One of the great truths of the association culture is that the board shall not conduct its’ business behind closed doors or have “secret” meetings as this deprives the owners of their rights. In concept it sounds like a fine principled idea. In practicality, there are more exceptions than rules and more urban myths than exceptions.

Beginning with the minimum legal obligation, we can dispel the biggest myth first.

Illinois does have a law called the Open Meetings Act. It is set forth in Ch. 50 ILCS 120, et seq. of the Illinois Statutes. It requires open meetings for public bodies only. Public bodies are duly elected or appointed governmental bodies such as village boards, park districts, etc. It does not apply to private organizations such as condominium and homeowners associations. All of the scuttlebutt about violations of the Open Meetings Act at association meetings is not applicable.

Associations are subject to certain “open meetings” requirements set forth in other statutes and often in their operating documents.

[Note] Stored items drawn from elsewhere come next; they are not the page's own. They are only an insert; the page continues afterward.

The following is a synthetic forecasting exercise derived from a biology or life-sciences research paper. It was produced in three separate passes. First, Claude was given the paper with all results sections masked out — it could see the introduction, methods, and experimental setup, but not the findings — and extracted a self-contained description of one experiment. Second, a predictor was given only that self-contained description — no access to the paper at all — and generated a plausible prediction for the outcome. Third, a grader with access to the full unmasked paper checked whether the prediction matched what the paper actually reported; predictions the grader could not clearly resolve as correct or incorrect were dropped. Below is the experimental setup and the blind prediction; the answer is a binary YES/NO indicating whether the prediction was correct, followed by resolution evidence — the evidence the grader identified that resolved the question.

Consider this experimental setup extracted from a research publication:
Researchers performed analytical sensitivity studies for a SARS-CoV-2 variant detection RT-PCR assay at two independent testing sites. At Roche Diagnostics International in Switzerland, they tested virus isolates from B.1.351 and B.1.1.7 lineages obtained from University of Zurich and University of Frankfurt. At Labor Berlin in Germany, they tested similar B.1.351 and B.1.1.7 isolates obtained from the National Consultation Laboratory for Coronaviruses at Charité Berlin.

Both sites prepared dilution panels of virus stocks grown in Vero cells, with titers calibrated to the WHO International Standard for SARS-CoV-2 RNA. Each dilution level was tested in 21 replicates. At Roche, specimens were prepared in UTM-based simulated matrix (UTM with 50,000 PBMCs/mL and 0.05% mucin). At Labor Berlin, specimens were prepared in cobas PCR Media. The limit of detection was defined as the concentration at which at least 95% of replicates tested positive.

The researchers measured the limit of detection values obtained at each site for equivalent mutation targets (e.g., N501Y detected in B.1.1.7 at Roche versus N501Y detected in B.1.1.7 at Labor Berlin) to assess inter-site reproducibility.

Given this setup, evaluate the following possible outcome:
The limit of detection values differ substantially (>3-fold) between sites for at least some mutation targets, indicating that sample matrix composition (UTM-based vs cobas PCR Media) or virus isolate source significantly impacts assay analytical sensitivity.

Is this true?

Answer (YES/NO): NO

The following requirements appear in the Illinois General Not-for-Profit Corporation Act, the Illinois Condominium Property Act and many declarations and bylaws:

1. All meetings of the Board where business is conducted are open to the members;
2. Notice of a Board meeting must be sent to all members no less than 48 hours in advance;
3. Board meetings are to be conducted in accordance with the basic rules of parliamentary procedure (adopted from Roberts Rules of Order);
4. Members have a right to be present, but shall not participate in the discussion or voting on board business (most associations hold an open forum for the owners to speak before or after meetings);
5. All votes are recorded in the minutes;
6. Minutes are a short summary of board votes, not a verbatim transcript of discussions or owner comments;
7. Minutes are available upon request. They do not have to be sent out to all owners after every meeting;
8. The president runs the meeting and directors may only speak when called upon;
9. Minutes are not official until approved at a subsequent meeting;
10. Minutes must be kept for seven years.

Where there is confusion and often controversy is when the board meets without owners being present. There are three statutory exceptions and one implied condition of when a board meets in a closed session.

1. No notice to the owners is required.
2. No business can be conducted; i.e. no votes can be taken.
3. No minutes are kept.
4. The board can discuss:

(a) Third party contracts or information regarding hiring and firing of agents, contractors, personnel or any other provider of goods and services.

(b) Disciplinary action against an owner such as fines and delinquencies (and implied that a board can also discipline its own members for violations as a director).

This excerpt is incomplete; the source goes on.